**PROBLEM TO SOLVE**. Reproduce unchanged every line of the records from the one containing "Inspecting the scene, is" through the end of the records, both ends included.

**DATASET RECORDS**.
* Start *
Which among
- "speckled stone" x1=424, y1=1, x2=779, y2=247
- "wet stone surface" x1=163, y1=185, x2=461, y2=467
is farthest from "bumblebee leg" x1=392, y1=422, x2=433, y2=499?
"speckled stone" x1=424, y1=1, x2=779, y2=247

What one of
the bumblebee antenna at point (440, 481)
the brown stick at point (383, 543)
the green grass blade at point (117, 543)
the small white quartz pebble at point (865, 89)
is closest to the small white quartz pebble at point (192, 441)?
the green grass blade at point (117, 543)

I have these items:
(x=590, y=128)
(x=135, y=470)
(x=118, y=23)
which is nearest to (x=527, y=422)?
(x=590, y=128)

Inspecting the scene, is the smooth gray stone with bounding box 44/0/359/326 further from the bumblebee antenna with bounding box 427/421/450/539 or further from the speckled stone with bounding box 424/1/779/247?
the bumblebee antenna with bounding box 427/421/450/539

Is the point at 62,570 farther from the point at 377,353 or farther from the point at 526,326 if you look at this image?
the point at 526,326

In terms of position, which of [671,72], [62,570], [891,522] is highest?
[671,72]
* End *
**EXERCISE OUTPUT**.
Inspecting the scene, is the smooth gray stone with bounding box 44/0/359/326 further from the bumblebee antenna with bounding box 427/421/450/539 or further from the speckled stone with bounding box 424/1/779/247?
the bumblebee antenna with bounding box 427/421/450/539

Is the point at 62,570 farther from the point at 377,353 or farther from the point at 526,326 if you look at this image?
the point at 526,326

In terms of position, which of [671,72], [62,570], [891,522] is highest?
[671,72]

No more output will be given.